• **Stated goal A**
Please return a passage from the blog excerpt word for word. Begin at the words "P.P.P.S. Lots of" and stop after "than a Win/Win.".
• **Stated goal B**
In the blog excerpt, which TV show is credited with the claim that a WIN/WIN/WIN is better than a Win/Win?
• **Stated goal C**
Continue the blog excerpt from its last sentence.

• **Source excerpt**
....
P.P.P.S. Lots of new people have been coming to the blog lately to read about Jesus — the Why I Quit Loving the Sinner and Hating the Sin post. I felt like I should maybe apologize to them for writing about Fucking, Austria, but then I realized they’re either a) Jesusy people with a sense of humor, b) non-Jesusy people with a sense of humor, or c) Jesusy people looking for other heretical things I say so they can discount all of what I say, and then I didn’t feel like apologizing anymore because there’s a win for every group in this piece! Everyone gets what they want! WIN/WIN/WIN! Which, like they say in The Office, is WAY better than a Win/Win.
P.P.P.P.S. You’re welcome, everyone. You’re very welcome.
20 responses to “This Isn’t a Real Post Unless You Need to Know, Like I Did, That There’s a Town in Austria Named F*cking. In That Case, It’s an Extra Real Post and You Should Read It Right Away.”
I think your blog is one the best things I have ever read! Thank You!
....
• **Dataset records**
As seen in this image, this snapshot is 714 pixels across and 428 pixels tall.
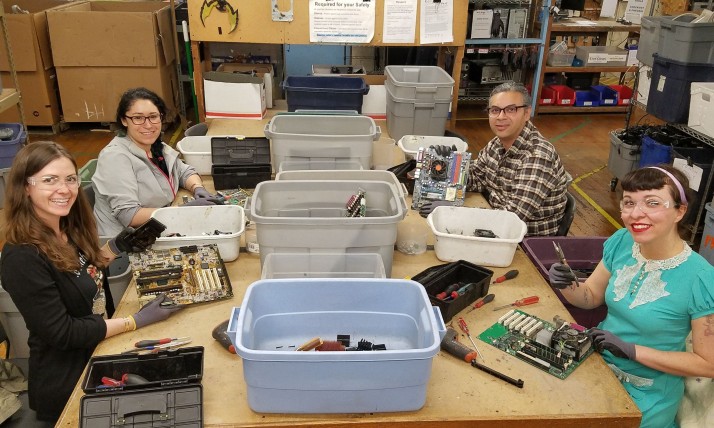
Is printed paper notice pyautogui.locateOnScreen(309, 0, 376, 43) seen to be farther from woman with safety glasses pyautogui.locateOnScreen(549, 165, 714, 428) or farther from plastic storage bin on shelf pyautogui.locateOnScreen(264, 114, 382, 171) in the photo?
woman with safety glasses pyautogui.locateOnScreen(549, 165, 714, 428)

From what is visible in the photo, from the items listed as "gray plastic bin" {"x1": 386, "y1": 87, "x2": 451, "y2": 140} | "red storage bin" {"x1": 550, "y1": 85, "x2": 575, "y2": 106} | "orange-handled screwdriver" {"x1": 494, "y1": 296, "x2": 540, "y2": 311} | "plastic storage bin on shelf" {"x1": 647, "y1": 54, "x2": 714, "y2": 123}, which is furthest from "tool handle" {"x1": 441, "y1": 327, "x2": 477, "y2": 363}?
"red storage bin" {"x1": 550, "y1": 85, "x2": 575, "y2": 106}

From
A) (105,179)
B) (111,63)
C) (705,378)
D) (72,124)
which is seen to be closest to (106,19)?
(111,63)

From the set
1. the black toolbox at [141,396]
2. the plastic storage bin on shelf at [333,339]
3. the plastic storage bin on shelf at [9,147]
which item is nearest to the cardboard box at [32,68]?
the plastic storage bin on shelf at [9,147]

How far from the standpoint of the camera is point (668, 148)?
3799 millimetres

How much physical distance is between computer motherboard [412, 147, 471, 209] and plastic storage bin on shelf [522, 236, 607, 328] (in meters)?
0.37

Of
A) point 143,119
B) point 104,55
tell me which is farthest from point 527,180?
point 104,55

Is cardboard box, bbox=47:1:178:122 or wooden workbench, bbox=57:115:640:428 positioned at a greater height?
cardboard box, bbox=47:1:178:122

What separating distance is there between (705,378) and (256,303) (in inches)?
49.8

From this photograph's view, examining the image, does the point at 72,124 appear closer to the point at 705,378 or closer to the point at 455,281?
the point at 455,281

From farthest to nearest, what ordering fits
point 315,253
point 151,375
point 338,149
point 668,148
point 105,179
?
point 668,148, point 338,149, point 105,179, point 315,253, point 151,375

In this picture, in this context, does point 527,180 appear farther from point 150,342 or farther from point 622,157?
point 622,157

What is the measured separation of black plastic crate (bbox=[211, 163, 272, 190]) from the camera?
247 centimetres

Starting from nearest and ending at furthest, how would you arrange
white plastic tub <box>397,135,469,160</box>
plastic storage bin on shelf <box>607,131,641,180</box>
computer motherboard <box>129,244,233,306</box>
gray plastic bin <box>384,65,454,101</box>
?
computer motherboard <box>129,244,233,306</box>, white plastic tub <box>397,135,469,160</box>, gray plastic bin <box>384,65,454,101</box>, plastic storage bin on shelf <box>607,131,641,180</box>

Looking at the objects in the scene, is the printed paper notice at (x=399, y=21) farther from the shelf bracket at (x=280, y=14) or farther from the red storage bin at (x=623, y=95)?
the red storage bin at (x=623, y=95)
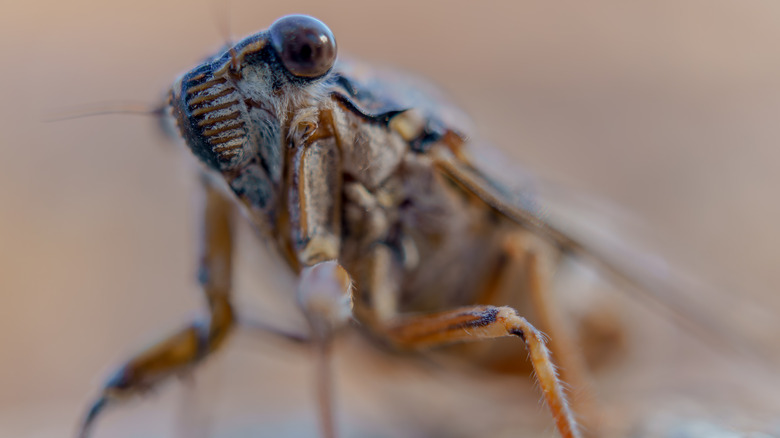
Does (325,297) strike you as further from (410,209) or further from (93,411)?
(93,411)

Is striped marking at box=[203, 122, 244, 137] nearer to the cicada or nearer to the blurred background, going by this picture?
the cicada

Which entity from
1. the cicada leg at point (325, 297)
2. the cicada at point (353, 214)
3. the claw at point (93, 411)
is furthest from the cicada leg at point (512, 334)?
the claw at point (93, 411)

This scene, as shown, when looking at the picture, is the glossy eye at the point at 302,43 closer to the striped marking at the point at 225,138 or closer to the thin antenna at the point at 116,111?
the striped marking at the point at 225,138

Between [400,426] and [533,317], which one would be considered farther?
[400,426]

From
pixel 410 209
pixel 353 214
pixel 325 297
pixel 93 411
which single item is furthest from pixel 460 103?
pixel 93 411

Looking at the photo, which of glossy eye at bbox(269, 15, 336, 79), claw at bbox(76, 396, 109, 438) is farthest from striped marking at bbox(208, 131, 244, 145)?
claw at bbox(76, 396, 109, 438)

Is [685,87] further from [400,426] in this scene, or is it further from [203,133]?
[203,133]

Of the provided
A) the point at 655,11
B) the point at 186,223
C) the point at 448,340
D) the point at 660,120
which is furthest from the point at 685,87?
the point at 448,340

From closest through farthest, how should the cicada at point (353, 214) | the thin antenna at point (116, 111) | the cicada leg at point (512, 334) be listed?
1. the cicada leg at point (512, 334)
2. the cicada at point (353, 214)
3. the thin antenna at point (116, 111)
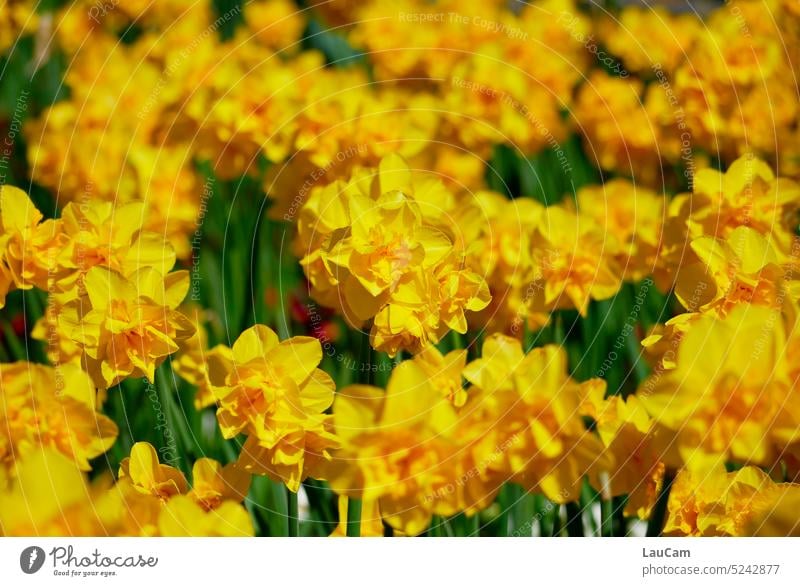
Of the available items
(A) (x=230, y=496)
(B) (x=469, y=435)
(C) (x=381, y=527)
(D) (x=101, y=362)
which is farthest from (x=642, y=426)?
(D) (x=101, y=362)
....
• **Written response A**
P.P.P.S. Lots of new people have been coming to the blog lately to read about Jesus — the Why I Quit Loving the Sinner and Hating the Sin post. I felt like I should maybe apologize to them for writing about Fucking, Austria, but then I realized they’re either a) Jesusy people with a sense of humor, b) non-Jesusy people with a sense of humor, or c) Jesusy people looking for other heretical things I say so they can discount all of what I say, and then I didn’t feel like apologizing anymore because there’s a win for every group in this piece! Everyone gets what they want! WIN/WIN/WIN! Which, like they say in The Office, is WAY better than a Win/Win.

• **Written response B**
The Office

• **Written response C**
To add to the silliness, we were recently in a town in New Zealand called Wanaka, where there is a cafe/pub called Kai Whaka Pai (prounounced kai fucka pie in the Maori language). We just called it Kai, with lots of giggles accompanying.
Okay, you are so, like, my new favoritest thing ever. And by “you” I mean your blog. Well, and you, too. If that’s not too weird or internet-creepy-ish.
And I even live in Europe! And have been through Austria! Although neither through Titmoning nor Fucking.
In Semiotics classes in grad school, we pondered the question “what happens when a shocking word isn’t shocking any more?” “Darn” used to be a real conversation stopper, as was “heck.” When it first came out, “suck” was quite pornographic and shocking, although somehow the Soccer moms got to it early and turned “sucky” into a synonym for “unpleasant.”
So now that everything is fuck this and fuck that, along with various adjectival and adverbial variants, what will people say when those on the margins of society want to really shock people, to show that they are NOT part of society and have no desire to be mistaken for someone who might?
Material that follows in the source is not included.